• **WHAT THIS EXERCISE ASKS**:
1. Repeat, word for word, the part of the satellite reception text that opens with the words containing "Your system looks" and closes with "( Costa Blanca).".
2. In the satellite reception text, which satellite carries most of the Free to Air TV channels?
3. Take the satellite reception text further, picking up after its final sentence about Eurobird 1.

Whilst we are on the subject another reason for loss of quality signals here on the Costa Blanca.
Your system looks at several satellites at 28.2 º East called Astra, some are northern beams and some are southern. Most of the  Free to Air TV channels are on Astra 2D which is a northern beam and  has a very weak and scattered coverage on the Costa Blanca, some signals are less than 10 watts (hence the dish szes) in the UK these signals average 50 watts.
To get these signals  especially for single cable community system we need a very large dish, a 2.4m dish has an average
gain of  47 dB and the LNB  a gain of 50 dB. We need this high gain to try to get the low level signals.
However, there is a problem and that is... at 28,5 º East we have a another satellite called Eurobird 1 and this is a European beam. It has an  average output power of  50 watts which is 5 x the signal power of Astra 2D ( Costa Blanca).

• **RECORDED INFORMATION**:
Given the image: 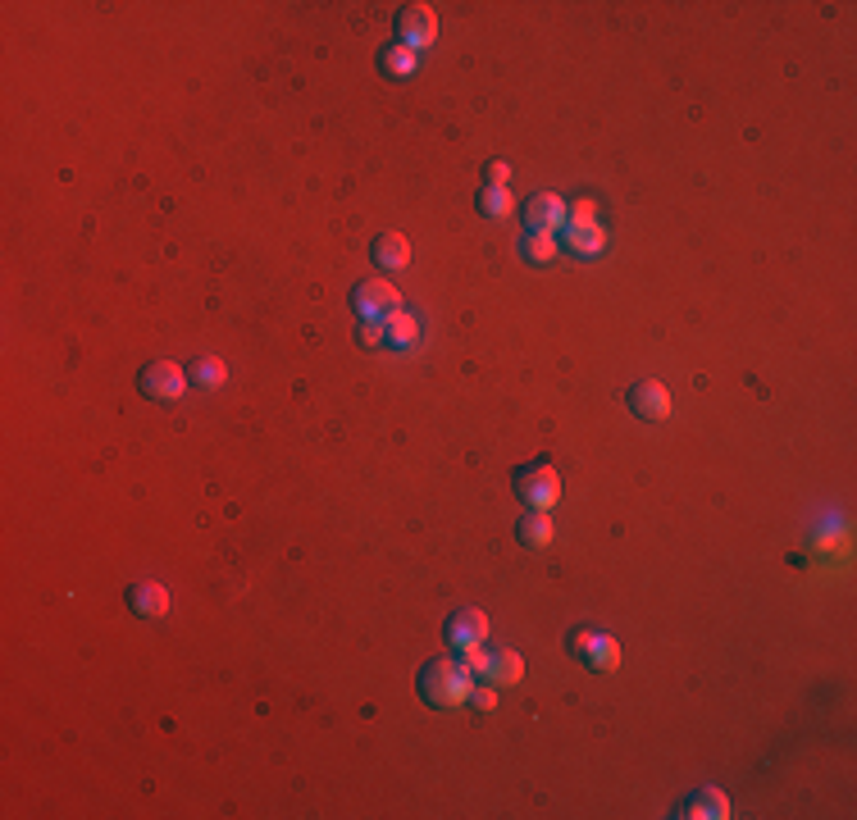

• **ANSWERS FOR THE EXERCISE**:
1.
Your system looks at several satellites at 28.2 º East called Astra, some are northern beams and some are southern. Most of the  Free to Air TV channels are on Astra 2D which is a northern beam and  has a very weak and scattered coverage on the Costa Blanca, some signals are less than 10 watts (hence the dish szes) in the UK these signals average 50 watts.
To get these signals  especially for single cable community system we need a very large dish, a 2.4m dish has an average
gain of  47 dB and the LNB  a gain of 50 dB. We need this high gain to try to get the low level signals.
However, there is a problem and that is... at 28,5 º East we have a another satellite called Eurobird 1 and this is a European beam. It has an  average output power of  50 watts which is 5 x the signal power of Astra 2D ( Costa Blanca).

2. Astra 2D.

3.
It is not difficult to see that whilst we are trying to get las "last drop" of signal from Astra 2D, the signal from Eurobird 1 is    " over the top" for our high gain equipment causing the LNB to be saturated  and subsequent deterioration of the alraedy weak signals.
We have to remember that English TV  from Astra 2 D is intended for UK use only, that is why it is broadly focussed to Northern Europe and not Spain, due to late 90's technology ( that's when the Satellite was constructed) the beam is not tightly focussed and some of it's footpring covers parts of Spain albeit  much weaker. Loss of signal quality is something we all have to accept.